United States District Court, E.D. Michigan, Southern Division

December 3, 2019

UNITED STATES OF AMERICA, Plaintiff,
v.
RICHARD ELMER HEADINGS, Defendant.

          ORDER DENYING DEFENDANT'S MOTION FOR RELIEF FROM JUDGMENT

          Terrence G. Berg United States District Judge.

         On November 21, 2013, Defendant Richard Elmer Headings pled guilty to distribution of child pornography pursuant to a written Rule 11 Plea Agreement. ECF No. 17. Defendant filed a motion to vacate his sentence (ECF No. 29), which the Court denied on September 6, 2016. ECF No. 43. On April 19, 2018, Defendant filed a motion under Federal Rule of Civil Procedure 60(b)(6) requesting the Court to “reissue the original judgment of conviction so that a timely appeal can be taken by Defendant[.]” ECF No. 44, PageID.223. Defendant seeks relief under Rule 60(b)(6) on the ground that his counsel was ineffective because he allegedly refused to file a notice of appeal after Defendant pled guilty under a Rule 11 Plea Agreement that contained a waiver of his right to appeal. Id. at PageID.224.

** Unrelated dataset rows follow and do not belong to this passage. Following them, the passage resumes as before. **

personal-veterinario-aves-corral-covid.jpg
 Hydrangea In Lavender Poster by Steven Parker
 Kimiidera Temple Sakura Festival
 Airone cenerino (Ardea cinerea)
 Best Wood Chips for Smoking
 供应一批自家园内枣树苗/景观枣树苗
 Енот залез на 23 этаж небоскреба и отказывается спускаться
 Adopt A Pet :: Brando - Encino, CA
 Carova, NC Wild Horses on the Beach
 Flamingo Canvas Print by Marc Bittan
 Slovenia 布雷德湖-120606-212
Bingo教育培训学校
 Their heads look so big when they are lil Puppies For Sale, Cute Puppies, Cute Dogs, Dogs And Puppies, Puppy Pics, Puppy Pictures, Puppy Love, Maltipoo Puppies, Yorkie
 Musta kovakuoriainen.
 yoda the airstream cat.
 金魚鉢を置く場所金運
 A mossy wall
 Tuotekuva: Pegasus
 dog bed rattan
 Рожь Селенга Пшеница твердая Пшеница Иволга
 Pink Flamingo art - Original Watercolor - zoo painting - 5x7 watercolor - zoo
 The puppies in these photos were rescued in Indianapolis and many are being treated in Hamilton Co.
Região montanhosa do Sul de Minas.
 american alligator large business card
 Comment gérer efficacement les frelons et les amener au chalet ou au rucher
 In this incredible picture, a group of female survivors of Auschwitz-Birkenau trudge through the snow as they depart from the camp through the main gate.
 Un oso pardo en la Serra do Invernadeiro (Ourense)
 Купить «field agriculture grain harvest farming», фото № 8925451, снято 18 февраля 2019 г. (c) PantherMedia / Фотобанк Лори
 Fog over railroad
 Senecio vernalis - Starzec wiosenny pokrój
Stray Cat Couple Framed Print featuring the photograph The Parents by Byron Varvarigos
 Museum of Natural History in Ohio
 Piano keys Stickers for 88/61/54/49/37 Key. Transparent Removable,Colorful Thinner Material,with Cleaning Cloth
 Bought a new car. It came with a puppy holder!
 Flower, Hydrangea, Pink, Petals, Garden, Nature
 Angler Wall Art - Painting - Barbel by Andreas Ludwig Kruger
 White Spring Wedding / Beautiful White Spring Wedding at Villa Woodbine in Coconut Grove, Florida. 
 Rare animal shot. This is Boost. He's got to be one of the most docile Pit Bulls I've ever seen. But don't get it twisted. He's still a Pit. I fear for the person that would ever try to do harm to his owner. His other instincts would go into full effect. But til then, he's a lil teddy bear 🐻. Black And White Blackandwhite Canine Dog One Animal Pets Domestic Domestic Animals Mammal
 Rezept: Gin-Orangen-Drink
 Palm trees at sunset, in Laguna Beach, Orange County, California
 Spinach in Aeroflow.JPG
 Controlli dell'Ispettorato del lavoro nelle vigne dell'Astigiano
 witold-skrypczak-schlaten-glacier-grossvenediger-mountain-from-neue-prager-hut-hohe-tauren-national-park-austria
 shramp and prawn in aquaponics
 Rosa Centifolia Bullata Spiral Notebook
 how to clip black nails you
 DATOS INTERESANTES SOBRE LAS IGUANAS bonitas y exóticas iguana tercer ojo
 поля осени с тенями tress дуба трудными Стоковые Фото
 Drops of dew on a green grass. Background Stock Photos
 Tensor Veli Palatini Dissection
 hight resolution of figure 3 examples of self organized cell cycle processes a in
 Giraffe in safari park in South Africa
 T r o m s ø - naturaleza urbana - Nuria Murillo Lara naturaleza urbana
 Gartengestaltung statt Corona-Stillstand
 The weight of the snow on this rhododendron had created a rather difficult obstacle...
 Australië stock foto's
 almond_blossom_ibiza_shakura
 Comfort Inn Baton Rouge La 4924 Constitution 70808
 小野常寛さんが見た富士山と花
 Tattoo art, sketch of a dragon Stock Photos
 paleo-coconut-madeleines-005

         I. Legal Standard

         Federal Rule of Civil Procedure 60(b)(6) is a “catchall provision” available “only in exceptional or extraordinary circumstances which are not addressed by the first five numbered clauses of the Rule” and “only as a means to achieve substantial justice.” Olle v. Henry & Wright Corp., 910 F.2d 357, 365 (6th Cir. 1990) (internal quotation marks and citation omitted). Such exceptional or extraordinary circumstances “rarely occur” in the habeas context. Sheppard v. Robinson, 807 F.3d 815, 820 (6th Cir. 2015) (quoting Gonzalez v. Crosby, 545 U.S. 524, 535 (2005)).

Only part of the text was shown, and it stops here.